In the transaction, Discover Bank will acquire: (i) the beneficial interests in securitization trusts formed for the purpose of holding the private student loans associated with public securitization transactions issued out of the SLC Private Student Loan Trust 2006-A, and private securitization transactions issued out of the SLC Private Student Loan Trusts 2010-A and 2010-B (collectively, the “Loans”), which Loans had an estimated book value at June 30, 2010 of approximately $4.2 billion, (ii) the cash reserves held in the securitization trusts associated with the Loans and (iii) certain fixed, tangible and intangible assets including, without limitation, SLC’s student loan origination business. The Company estimates that approximately 70% of the Loans are covered by insurance, and approximately 65% of the Loans are in repayment. Discover Bank will also effectively assume securitization debt of approximately $3.4 billion associated with the Loans.
******
WORK TO DO:
A. Translate this sentence from the passage on Discover Bank's acquisition into Spanish: "The Company estimates that approximately 70% of the Loans are covered by insurance, and approximately 65% of the Loans are in repayment."
B. Turn the paragraph of the passage on Discover Bank's acquisition that begins "In the transaction, Discover Bank will acquire" into a short bulleted list that keeps its main facts.
C. Extend the passage on Discover Bank's acquisition by writing what comes after its final sentence.
The records that come next are separate material and have no connection to the passage on Discover Bank's acquisition.

RECORD EXCERPTS:
******
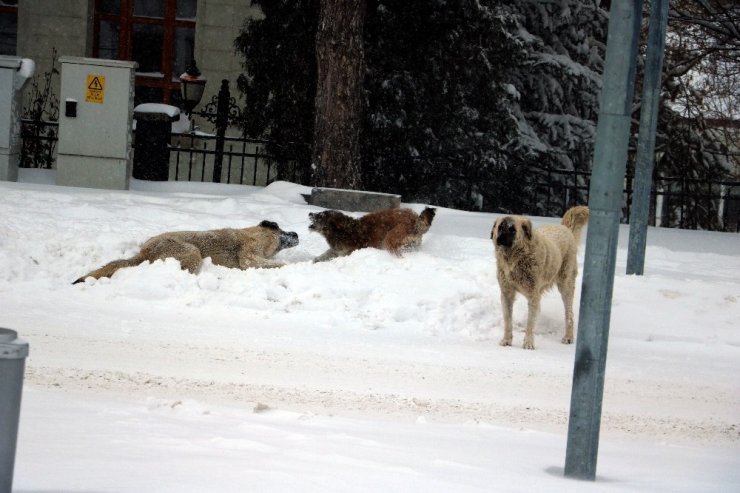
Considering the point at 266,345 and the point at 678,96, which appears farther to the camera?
the point at 678,96

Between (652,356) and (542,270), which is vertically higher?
(542,270)

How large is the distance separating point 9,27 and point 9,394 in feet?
71.7

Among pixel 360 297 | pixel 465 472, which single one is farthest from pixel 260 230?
pixel 465 472

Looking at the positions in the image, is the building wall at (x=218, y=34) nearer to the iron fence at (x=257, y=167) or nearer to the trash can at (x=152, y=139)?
the iron fence at (x=257, y=167)

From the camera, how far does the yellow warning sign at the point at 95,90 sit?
48.3ft

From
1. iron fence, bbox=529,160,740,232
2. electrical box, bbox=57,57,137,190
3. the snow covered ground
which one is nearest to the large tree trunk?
electrical box, bbox=57,57,137,190

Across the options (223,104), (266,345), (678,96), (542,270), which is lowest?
(266,345)

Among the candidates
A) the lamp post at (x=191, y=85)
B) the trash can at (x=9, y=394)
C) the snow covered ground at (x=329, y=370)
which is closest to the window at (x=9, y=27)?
the lamp post at (x=191, y=85)

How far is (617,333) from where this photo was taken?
367 inches

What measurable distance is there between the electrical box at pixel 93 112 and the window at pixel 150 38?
824 cm

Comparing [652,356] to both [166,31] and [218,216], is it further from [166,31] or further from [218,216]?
[166,31]

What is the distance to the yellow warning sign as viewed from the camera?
579 inches

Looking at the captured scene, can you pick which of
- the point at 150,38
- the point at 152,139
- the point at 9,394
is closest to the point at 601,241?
the point at 9,394

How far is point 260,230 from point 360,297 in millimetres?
1901
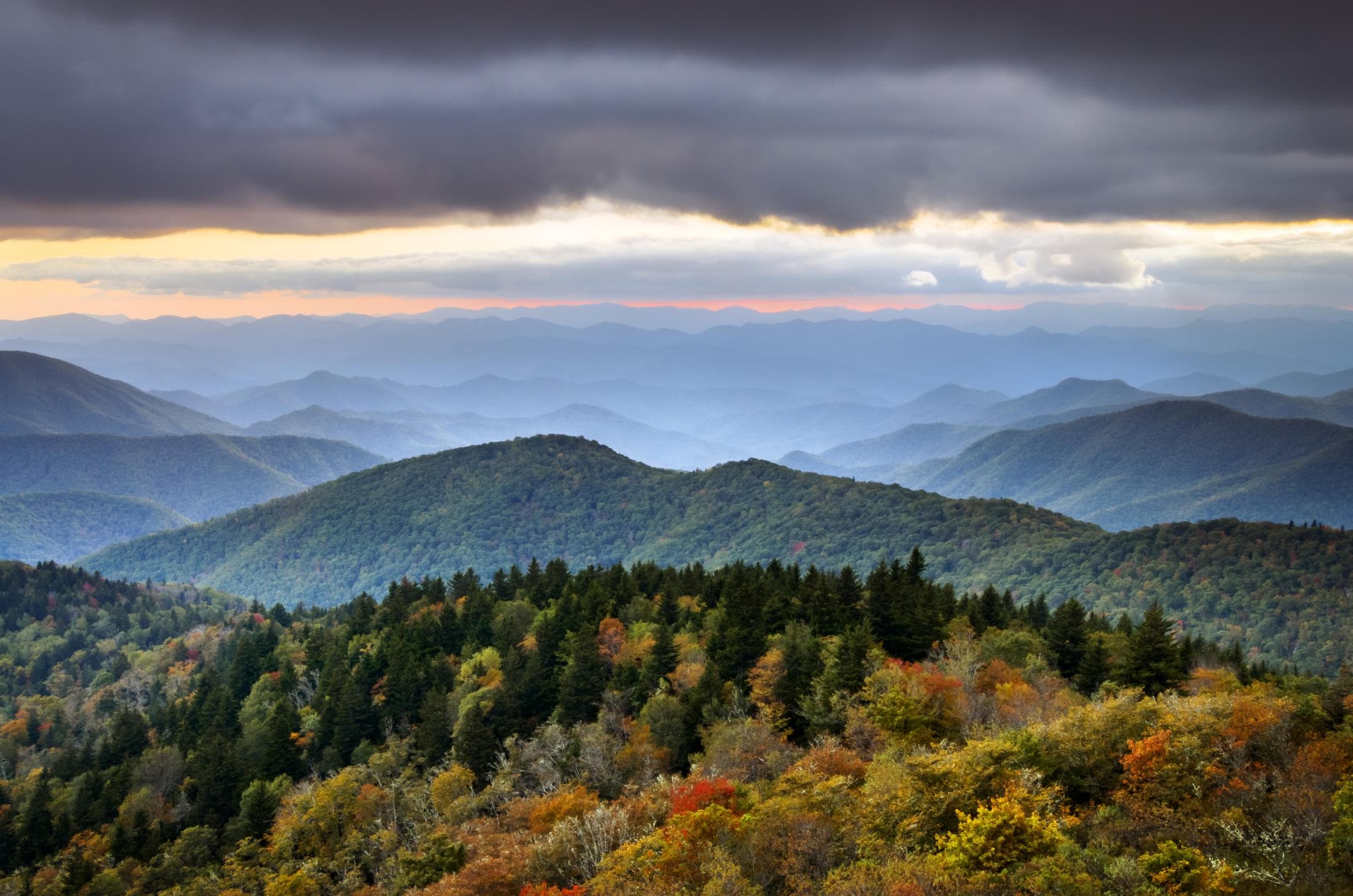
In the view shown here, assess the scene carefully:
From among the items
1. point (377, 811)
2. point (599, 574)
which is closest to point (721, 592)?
point (599, 574)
******
RESULTS FOR EACH TASK:
A. La Compañía estima que aproximadamente el 70 % de los Préstamos están cubiertos por un seguro y que aproximadamente el 65 % de los Préstamos están en período de reembolso.

B.
- Discover Bank will acquire:
  - beneficial interests in securitization trusts holding private student loans (the "Loans") from the public SLC Private Student Loan Trust 2006-A and the private SLC Private Student Loan Trusts 2010-A and 2010-B, with an estimated book value of about $4.2 billion at June 30, 2010
  - the cash reserves held in those trusts
  - certain fixed, tangible and intangible assets, including SLC's student loan origination business
- The Company estimates that about 70% of the Loans are insured and about 65% are in repayment.
- Discover Bank will effectively assume about $3.4 billion of securitization debt tied to the Loans.

C.
Concurrently with the entry into the Merger Agreement, Discover Bank also entered into a Purchase Price Adjustment Agreement and an Indemnification Agreement with Citibank. Under the Purchase Price Adjustment Agreement, Citibank has agreed to pay Discover Bank the amount, if any, by which the aggregate Merger Consideration exceeds the closing purchase price of the securitization trust certificates, plus the absolute value of all reimbursable liabilities, less all cash or cash equivalents reflected on the closing balance sheet (excluding any cash and cash equivalents taken into account in determining the closing purchase price of the securitization trust certificates). If the aggregate Merger Consideration is less than such amount, Discover Bank would make a payment to Citibank. The Company expects that Citibank will be required to make a purchase price closing adjustment in the form of a cash payment to Discover Bank in the amount of approximately $150 million. Under the terms of the Indemnification Agreement, CitiBank has agreed to indemnify Discover Bank for liabilities and losses arising from and relating to (i) SLC’s asset sales to Sallie Mae and Citibank, (ii) failure of the issuers of the insurance policies covering the Loans to perform their obligations, and (iii) certain other events.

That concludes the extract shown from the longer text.